Tanya Tucker – Sweet Western Sound – CD-Review

Review: Stephan Skolarski

Ihr großartiges Comeback-Album “While I’m Livin” wurde 2020 mit einem Grammy Award belohnt. Nun hat Tanya Tucker das Nachfolgewerk “Sweet Western Sound” veröffentlicht. Gut 50 Jahre nach ihrem ersten Superhit “Delta Dawn” ist der neue Longplayer genau das, was der Titel verspricht: eine handverlesene Auswahl “süßer” Country Melodien.

Eingeleitet (und beendet) wird das Album in einer Art Danksagung in Memoriam an den im Oktober 2020 verstorbenen Singer/Songwriter Billy Joe Shaver. Der mit Tucker befreundete Country-Musiker hatte in einer Voice Mail eine kurze Song-Sequenz bei Tanya hinterlassen, die nun im Original auch an den Sänger erinnert. Die erste Vorab-Single “Kindness” (Tim und Phil Hanseroth) entspricht dem Thema des Albums, ein schöner, leichter, liebenswürdiger Track, ein cooler Country als Einstieg in den herrlichen Pedal-Steel Sound von “Breakfast In Birmingham”, feat. Brandi Carlile und mitgeschrieben von Bernie Taupin, dem mega-awarded Lyric-Poeten von Elton John-Songs. Der melancholische “Waltz Across A Moment” (Shooter Jennings) betont als Piano-Ballade das immer sehr eindrucksvolle Stimmvolumen, das wunderbar emotionale female Outlaw Image von Tucker, (im Refrain) “to the Sweet Western Sound” – ein tolles Highlight.

Die hymnenartige Balladenform, meisterliches Storytelling zu ganz individuellen Erfahrungen, wird in “Ready As I’ll Never Be”, (Carlile und Tucker) im vital, kräftigen Gesang zum Country-Soul-Chanson. Der old-school, but modern Country-Sound kommt bei “The List” als schnelle Nummer – immer wieder traumhafte Pedal Steel Passagen – einfach marvellous!
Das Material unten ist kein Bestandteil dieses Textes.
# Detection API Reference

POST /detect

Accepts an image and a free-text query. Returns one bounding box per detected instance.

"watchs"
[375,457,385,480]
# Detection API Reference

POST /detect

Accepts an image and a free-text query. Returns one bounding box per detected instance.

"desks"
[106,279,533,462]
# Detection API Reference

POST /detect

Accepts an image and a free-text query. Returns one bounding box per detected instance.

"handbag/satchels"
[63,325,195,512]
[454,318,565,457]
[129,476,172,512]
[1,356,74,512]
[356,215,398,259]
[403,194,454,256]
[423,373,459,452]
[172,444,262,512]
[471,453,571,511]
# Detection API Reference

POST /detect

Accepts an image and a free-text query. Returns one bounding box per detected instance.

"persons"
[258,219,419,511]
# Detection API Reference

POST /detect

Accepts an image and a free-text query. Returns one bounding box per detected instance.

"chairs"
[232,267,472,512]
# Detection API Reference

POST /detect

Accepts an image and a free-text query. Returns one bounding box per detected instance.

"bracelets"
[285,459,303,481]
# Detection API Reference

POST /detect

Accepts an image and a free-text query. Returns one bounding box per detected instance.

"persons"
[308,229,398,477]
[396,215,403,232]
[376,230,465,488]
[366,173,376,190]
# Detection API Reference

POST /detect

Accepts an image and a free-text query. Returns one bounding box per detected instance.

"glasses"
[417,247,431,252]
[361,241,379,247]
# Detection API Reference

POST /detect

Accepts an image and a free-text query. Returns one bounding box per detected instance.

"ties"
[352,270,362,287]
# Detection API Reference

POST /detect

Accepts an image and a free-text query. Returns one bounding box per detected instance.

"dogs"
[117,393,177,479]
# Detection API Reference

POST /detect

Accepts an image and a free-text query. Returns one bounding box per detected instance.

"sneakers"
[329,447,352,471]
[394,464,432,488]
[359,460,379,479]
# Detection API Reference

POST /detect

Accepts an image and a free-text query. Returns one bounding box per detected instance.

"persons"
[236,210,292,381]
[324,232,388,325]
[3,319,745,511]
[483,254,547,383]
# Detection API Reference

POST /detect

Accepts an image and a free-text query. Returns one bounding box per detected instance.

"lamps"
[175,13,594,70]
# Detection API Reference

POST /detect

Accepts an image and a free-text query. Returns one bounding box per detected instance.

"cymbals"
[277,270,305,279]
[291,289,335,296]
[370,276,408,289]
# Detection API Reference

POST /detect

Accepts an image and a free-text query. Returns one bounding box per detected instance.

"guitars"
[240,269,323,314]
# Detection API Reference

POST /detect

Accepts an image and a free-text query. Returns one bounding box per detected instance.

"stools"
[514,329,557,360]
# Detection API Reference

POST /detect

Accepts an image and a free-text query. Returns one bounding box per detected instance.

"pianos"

Die feine Melodie von “Letter To Linda” findet mit ihrer ruhigen Ausstrahlung schnell Anschluss zum anspruchsvollen Text. Eine würdevolle Huldigung an Linda Ronstadt, die Tanya Tucker in den Lyrics als Inspiration und großes Vorbild ehrt – eine starke Songidee von Shooter Jennings und Tucker.

In diese Reihe der besonders starken Stücke gehört ohne Zweifel “City Of Gold” (von Singer/Songwriter JT Nero), ein Country-Gospel mit Ohrwurm-Refrain (“You know my heart is a city of gold”) – eben typisch “Sweet Western Sound”. Eine erneut soulige Stilrichtung (mit “Let it be”-Charakter) bringt “That Wasn’t Me” (Carlile/Hanseroth) in die Award-verdächtige Set-Liste, sehr persönlich, hoch anspruchsvoll im Text und Gesang – die spannende Lebensgeschichte einer Country-Ikone. Diese krönt mit “When The Rodeo Is Over” (Burns/Dillingham/Carlile) im ruhigeren Country-Style zum Abschluss nochmal ihre unglaubliche Ausdrucksstärke und Authentizität. Verantwortlich für die Aufnahmen waren wieder Belinda Carlile und Shooter Jennings – der durchweg auch die grandiosen Piano Parts eingespielt hat.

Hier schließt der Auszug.